After a year in Las Vegas, at the dubiously named Lavo (“I wash”….?) at the Palazzo, Ludo Lefebvre is coming back to L.A. It’s not that serving 700 plates a night to folks on their way to the disco wasn’t enormously satisfying. “Trust me,” he says. “I learned a lot about organization.” It’s just that his contract was up and he wanted to get back to the beach, surfer that he is, and to cooking a little more spontaneously.
What goes on the menu in Vegas, stays on the menu in Vegas. “I don’t want to use tomatoes in December,” says Lefebvre. He hopes to have LudoBites, “a little bistro where you have good food,” up and running again at the Breadbar on Third Street by mid-May. This is a relief for his wife Krissy, a lawyer, who has been communting to LV on weekends, and moved into a one-bedroom spot in Manhattan Beach so they could rent out their home in the Valley. “I want my husband back,” she says.
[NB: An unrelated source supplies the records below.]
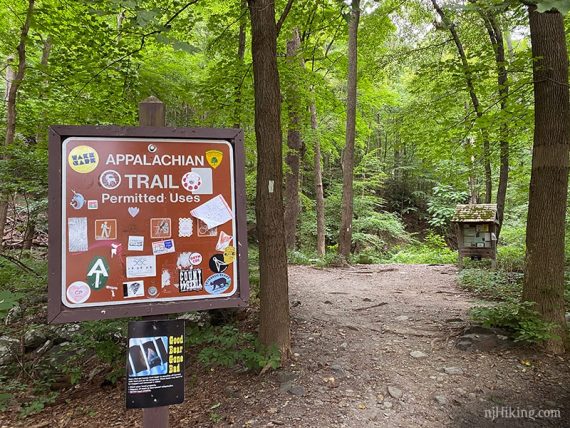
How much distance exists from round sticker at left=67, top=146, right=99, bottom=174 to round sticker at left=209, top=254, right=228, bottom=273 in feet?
2.77

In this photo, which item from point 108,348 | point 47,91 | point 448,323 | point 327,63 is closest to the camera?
point 108,348

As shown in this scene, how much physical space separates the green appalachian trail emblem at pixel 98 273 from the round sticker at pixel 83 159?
0.50 meters

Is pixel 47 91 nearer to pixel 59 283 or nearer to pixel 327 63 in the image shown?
pixel 59 283

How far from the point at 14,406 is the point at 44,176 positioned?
143 inches

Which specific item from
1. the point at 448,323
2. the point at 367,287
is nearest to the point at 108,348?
the point at 448,323

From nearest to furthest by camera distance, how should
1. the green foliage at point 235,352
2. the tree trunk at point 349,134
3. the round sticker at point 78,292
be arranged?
the round sticker at point 78,292, the green foliage at point 235,352, the tree trunk at point 349,134

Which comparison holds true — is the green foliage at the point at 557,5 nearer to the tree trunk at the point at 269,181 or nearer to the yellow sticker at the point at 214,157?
the yellow sticker at the point at 214,157

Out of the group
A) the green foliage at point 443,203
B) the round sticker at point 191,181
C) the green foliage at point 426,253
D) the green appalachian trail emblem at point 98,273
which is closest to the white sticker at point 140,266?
the green appalachian trail emblem at point 98,273

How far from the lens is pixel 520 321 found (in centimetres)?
404


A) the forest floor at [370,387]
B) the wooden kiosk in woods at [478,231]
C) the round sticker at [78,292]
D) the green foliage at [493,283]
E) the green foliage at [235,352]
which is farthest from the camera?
the wooden kiosk in woods at [478,231]

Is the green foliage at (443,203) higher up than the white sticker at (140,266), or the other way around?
the green foliage at (443,203)

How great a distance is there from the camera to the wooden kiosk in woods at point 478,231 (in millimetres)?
8594

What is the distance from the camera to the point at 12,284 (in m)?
6.58

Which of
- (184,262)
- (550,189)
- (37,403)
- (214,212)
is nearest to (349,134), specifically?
(550,189)
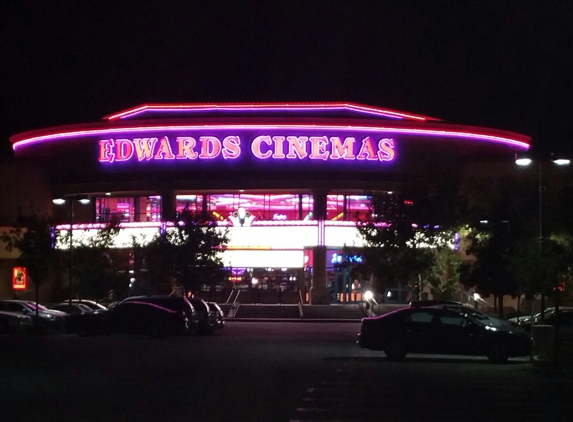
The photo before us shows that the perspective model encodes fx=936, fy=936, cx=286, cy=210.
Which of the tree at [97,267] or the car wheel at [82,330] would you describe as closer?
the car wheel at [82,330]

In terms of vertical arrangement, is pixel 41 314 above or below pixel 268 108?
below

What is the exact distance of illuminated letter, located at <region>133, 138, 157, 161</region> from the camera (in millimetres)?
66869

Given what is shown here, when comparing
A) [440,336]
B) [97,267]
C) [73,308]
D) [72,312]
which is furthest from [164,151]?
[440,336]

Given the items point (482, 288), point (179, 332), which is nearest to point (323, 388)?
point (179, 332)

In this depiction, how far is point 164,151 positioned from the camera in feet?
219

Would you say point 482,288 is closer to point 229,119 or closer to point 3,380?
point 229,119

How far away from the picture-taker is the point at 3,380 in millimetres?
22281

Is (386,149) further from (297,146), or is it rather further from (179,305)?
(179,305)

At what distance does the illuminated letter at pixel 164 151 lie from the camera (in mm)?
66500

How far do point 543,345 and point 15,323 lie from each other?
2454 centimetres

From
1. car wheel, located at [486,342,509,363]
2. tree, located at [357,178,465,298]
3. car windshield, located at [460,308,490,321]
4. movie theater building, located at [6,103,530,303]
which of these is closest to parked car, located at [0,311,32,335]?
movie theater building, located at [6,103,530,303]

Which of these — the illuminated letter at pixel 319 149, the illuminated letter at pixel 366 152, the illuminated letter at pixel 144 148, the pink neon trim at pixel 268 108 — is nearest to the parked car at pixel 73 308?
the illuminated letter at pixel 144 148

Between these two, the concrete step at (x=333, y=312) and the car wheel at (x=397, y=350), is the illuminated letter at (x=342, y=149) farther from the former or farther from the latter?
the car wheel at (x=397, y=350)

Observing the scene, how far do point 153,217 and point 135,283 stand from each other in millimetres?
6297
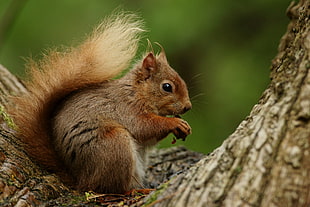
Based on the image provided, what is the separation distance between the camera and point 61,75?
2730 mm

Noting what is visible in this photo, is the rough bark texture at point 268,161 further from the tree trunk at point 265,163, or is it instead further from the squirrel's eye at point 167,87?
the squirrel's eye at point 167,87

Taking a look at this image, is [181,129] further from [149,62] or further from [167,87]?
[149,62]

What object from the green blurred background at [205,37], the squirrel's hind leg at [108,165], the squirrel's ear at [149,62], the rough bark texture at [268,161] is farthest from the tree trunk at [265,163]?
the green blurred background at [205,37]

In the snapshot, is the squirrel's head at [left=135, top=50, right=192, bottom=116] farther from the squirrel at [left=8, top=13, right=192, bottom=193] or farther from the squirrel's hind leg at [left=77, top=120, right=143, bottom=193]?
the squirrel's hind leg at [left=77, top=120, right=143, bottom=193]

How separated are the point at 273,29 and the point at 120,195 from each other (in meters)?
3.10

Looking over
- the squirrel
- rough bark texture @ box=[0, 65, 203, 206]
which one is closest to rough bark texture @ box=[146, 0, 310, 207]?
rough bark texture @ box=[0, 65, 203, 206]

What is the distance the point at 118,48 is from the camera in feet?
9.45

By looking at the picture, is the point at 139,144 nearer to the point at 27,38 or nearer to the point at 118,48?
the point at 118,48

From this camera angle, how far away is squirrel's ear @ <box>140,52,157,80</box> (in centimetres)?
315

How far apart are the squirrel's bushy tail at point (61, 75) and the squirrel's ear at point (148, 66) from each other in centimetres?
17

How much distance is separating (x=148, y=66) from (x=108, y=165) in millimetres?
924

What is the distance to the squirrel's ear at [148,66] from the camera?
10.3 ft

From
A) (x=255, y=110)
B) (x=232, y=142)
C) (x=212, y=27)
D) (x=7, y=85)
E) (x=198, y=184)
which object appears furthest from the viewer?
(x=212, y=27)

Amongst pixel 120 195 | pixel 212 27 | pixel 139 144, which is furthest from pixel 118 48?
pixel 212 27
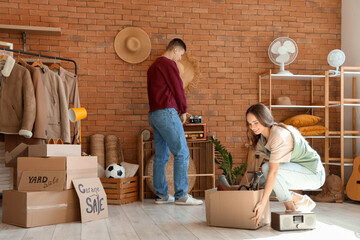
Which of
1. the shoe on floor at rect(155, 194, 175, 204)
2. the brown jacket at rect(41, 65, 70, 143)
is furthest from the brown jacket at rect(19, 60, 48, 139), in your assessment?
the shoe on floor at rect(155, 194, 175, 204)

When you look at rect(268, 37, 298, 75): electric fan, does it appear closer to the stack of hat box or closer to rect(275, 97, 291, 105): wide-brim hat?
rect(275, 97, 291, 105): wide-brim hat

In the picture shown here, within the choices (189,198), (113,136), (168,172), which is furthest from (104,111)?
(189,198)

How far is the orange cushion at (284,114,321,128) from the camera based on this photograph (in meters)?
5.22

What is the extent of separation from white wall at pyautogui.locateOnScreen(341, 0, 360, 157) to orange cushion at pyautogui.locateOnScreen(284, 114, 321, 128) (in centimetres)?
60

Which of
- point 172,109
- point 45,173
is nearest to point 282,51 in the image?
point 172,109

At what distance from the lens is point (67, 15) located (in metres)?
5.17

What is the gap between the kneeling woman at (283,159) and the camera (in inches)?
116

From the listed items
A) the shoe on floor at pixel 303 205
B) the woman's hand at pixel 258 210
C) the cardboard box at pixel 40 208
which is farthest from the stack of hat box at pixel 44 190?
the shoe on floor at pixel 303 205

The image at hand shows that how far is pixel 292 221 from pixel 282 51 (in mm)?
2872

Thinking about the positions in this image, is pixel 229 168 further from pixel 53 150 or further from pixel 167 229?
pixel 53 150

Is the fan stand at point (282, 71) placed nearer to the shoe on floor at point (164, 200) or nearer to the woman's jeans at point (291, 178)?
the shoe on floor at point (164, 200)

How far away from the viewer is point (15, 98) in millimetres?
4203

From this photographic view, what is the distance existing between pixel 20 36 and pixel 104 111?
1321mm

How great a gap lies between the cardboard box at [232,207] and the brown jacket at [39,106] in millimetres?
1964
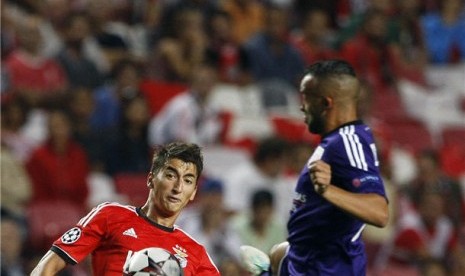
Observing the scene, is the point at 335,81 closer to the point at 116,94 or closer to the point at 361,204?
the point at 361,204

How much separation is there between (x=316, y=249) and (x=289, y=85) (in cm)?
815

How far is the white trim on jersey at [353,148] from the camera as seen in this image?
6668 millimetres

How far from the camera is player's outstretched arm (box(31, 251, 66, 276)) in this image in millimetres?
6090

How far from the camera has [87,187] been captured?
38.8 ft

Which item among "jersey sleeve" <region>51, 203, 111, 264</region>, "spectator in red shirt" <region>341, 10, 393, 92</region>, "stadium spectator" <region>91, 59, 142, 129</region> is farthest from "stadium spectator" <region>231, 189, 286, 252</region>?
"jersey sleeve" <region>51, 203, 111, 264</region>

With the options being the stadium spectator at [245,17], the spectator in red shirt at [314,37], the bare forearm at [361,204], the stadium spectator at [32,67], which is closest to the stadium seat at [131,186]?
the stadium spectator at [32,67]

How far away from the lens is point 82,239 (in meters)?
6.22

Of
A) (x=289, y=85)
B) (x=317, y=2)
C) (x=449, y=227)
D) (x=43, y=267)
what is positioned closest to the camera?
(x=43, y=267)

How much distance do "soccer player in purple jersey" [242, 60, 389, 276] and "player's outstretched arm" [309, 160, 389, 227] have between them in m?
0.05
In its first incarnation, in the winter of 2007, LudoBites’ menu of small plates rendered critics and the hoi polloi—those who could snag a seat—rhapsodic. The collision of Lefebvre’s classical training and an indefatigable zest for experimentation led to dishes like brocomole (guac without the avocado), miso soup with foie gras, skirt steak marinated in Coke, panna cotta with caviar. The Beverly Hills Cheese shop a partner in the endeavor (as they will be again), provided all manner of lacto-delectables, from the raw milk Epoisse for a cheese plate to the goat cheese Lefebvre made a mousse of and popped atop his beet gazpacho. The prices were right, there was no corkage fee, and reservations were nearly impossible to get. We’ll expect the same this time around —although Krissy says there will be a minimal corkage fee, “maybe $5,” to cover set-up costs. “With the economy, this is a good time for LudoBites,” says Ludo. “I call it bistronomics.”
As you’ll remember, Ludo initially made a name for himself at L’Orangerie (moment of silence) before going wild at Bastide (after Alain Giraud, before Walter Manzke). Between those two stints, he came out with Crave: The Feast of the Five Senses, a cookbook co-written by Martin Booe which some bought for the recipes, others for photos like the one of a shirtless ab-happy Ludo emerging from the surf hoisting a brace of enormous fish. In the fall of 2007, he co-opted the nighttime kitchen at Breadbar and began cooking his heart out in a global tapas vein.
During his Vegas year, Ludo says his cooking has changed: “I’m still a technique guy, but more simple. I go to the essence. If you order a snapper, I will put the emphasis on the taste of the snapper, and not put too many flavors on it.” His French accent has not diminished on the road to culinary simplicity, and snapper sounds considerably more exotic, possibly divine, when pronounced snaipuhr.
Rumors that Lefebvre is a contestant in Bravo’s new spinoff, Top Chef Masters—think Top Chef with established top toques and without Tom Colicchio— are unconfirmed. We can only say that a flurry of folks in chef whites being trailed by a TV crew were spotted in a local Whole Foods and Ludo was in the mix. Krissy knows from reality TV; she was one of the Donald’s proto-employees on The Apprentice.
Lefebvre will be back in town in a couple of weeks and revving up for LudoBites, which will run five nights a week, Tuesday through Saturday. He’ll have a kitchen staff of three—down from 25 in LV. “I want my freedom,” he says. “This is going to be a lot of fun.” For all of us.